Philip Morris begins manufacturing in Nigeria

Philip Morris International (PMI), with operations in 181 countries, has finalized plans to commence manufacturing in Nigeria before the end of 2016. This investment comes in less than two years of their starting operations in Nigeria and clearly indicates the confidence the company has in the Nigerian economy.

Upon its entry to Nigeria last year, PMI took the opportunity provided by the ECOWAS Trade Liberalisation Scheme (ETLS) to bring its brands to Nigeria from its manufacturing plant in Senegal, in what is understood to be in keeping with its regionalisation policy.

Managing Director of PMINTL Nigeria Limited, Mr. Coskun Kagan Dicle said, “We are proud to be in Nigeria at a time when economic diversification is so critical to Nigeria’s long term economic objectives. Our company was incorporated in December 2014 and during 2015 received all regulatory approvals required to commence importation of some of our world-class brands into Nigeria under the ECOWAS Trade Liberalisation Scheme from our factory in Senegal.

“However, in pursuit of our long term objectives in Nigeria, we have entered into a strategic agreement with International Tobacco Company Limited (ITC), a Nigerian company, to commence local manufacturing of some of our brands before the end of 2016. We are proud that in less than two years of our presence in Nigeria, we have already reached the stage of starting local manufacturing, which has been possible thanks to the relentless efforts of our strong team of Nigerian talents passionate and dedicated to contributing to the Nigerian economy.”

He explains further, “through this agreement, PMI will be investing in technology and capacity building in ITC’s factory, thereby creating additional employment in Nigeria. PMINTL Nigeria and its trade partners are already providing employment to thousands of Nigerians.
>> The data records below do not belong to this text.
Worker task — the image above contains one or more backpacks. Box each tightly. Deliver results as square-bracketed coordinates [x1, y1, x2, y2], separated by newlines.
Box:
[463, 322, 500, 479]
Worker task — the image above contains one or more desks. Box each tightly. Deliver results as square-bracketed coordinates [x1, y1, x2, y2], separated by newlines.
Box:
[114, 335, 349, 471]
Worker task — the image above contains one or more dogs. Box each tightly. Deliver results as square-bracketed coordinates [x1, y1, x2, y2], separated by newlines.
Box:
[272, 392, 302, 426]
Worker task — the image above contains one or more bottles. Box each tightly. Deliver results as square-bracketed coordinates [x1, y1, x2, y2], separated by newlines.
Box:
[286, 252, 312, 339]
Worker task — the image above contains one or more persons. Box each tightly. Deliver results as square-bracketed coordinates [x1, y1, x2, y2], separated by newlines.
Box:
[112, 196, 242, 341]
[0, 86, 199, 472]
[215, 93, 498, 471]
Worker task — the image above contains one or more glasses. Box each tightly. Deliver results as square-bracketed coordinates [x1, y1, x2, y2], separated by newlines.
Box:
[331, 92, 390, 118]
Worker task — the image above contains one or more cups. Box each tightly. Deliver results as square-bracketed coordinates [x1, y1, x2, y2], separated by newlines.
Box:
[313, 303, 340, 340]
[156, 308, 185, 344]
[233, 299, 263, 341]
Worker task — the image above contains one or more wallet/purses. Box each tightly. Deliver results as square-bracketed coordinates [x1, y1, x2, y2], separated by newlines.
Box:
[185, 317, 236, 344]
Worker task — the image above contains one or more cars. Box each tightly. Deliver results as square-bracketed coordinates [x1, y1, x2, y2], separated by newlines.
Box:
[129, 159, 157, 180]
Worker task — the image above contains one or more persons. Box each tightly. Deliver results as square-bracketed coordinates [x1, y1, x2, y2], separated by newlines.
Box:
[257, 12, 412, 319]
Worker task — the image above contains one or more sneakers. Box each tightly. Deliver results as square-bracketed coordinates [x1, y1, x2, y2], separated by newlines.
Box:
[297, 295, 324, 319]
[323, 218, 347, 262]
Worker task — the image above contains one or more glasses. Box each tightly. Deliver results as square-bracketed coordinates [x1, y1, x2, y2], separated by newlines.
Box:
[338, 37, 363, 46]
Over the medium term, PMI intends to make further investments in manufacturing capacity in Nigeria.”

On the benefits of its plans, Dicle says, “We believe that this undertaking will benefit all parties involved. While our consumers will have their preferred quality brands readily available, the locals at Ilorin and environs, will benefit in several ways, including employment.
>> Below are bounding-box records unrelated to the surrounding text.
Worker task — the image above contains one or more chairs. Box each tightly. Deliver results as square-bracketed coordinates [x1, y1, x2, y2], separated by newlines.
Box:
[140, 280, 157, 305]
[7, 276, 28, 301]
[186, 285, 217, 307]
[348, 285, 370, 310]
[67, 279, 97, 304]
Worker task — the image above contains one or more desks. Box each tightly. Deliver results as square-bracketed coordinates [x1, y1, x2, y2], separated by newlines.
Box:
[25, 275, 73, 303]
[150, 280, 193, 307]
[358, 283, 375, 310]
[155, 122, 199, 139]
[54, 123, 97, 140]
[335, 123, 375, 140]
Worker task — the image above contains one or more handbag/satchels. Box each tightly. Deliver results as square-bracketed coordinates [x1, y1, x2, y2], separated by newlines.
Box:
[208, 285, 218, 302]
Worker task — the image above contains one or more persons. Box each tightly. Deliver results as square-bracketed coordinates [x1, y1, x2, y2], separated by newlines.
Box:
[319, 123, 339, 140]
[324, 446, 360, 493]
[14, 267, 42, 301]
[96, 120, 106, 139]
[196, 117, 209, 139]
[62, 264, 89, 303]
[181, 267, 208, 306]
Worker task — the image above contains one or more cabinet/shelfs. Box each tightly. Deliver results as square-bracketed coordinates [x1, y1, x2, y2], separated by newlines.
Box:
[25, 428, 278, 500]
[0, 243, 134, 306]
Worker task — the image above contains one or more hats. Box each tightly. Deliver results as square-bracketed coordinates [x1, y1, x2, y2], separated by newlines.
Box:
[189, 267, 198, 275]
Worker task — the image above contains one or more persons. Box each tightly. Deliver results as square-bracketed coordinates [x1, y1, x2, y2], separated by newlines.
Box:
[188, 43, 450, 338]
“PMI is also operating in agronomy around the world, including a number of countries in Africa, through their leaf suppliers, who are reaching over 200,000 farmers. Similarly PMINTL Nigeria is exploring the possibility to work with local business partners to share its technological know-how and deploy good agricultural practices to obtain high-quality crops, high yields and good income for farmers, while minimising the environmental impact and fostering sustainability.
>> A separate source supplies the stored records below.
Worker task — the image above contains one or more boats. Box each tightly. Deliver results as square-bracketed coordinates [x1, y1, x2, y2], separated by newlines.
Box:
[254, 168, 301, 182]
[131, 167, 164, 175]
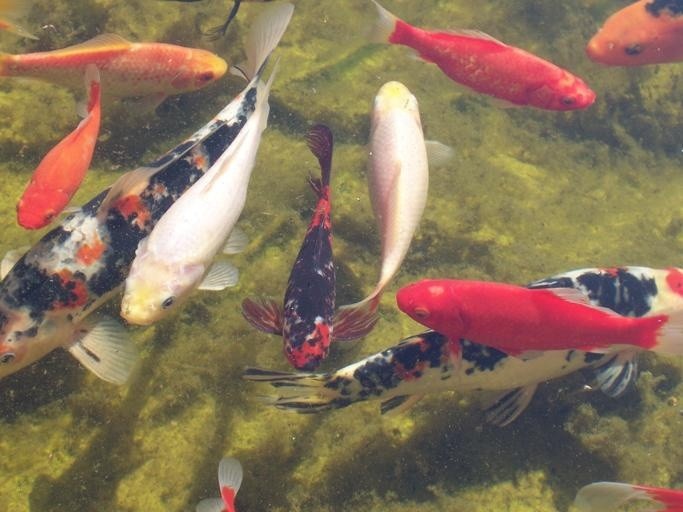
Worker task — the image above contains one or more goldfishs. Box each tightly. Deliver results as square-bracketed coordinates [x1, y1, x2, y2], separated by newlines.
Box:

“Over time, should PMI quality standards be met, we believe this could help the achievement of agricultural objectives of the government and could also become a contributor to foreign currency earnings through exports. The various arms of government would earn necessary income from levies, duties and taxes, with ITC being able to put its manufacturing facilities to good commercial use.”

On how his company would continue to meet demand in the Nigerian market before the kick-off of local manufacturing, Dicle disclosed that the company has secured approval from relevant authorities to continue to import from its manufacturing facility in Senegal under the ETLS.

The ETLS is the main ECOWAS operational tool for promoting the West Africa region as a free trade area, in tandem with one of the objectives of the Community, which is the establishment of a common market through “the liberalisation of trade by the abolition, among member states, of customs duties levied on imports and exports, and the abolition among member states, of non-tariff barriers,” according the ECOWAS website.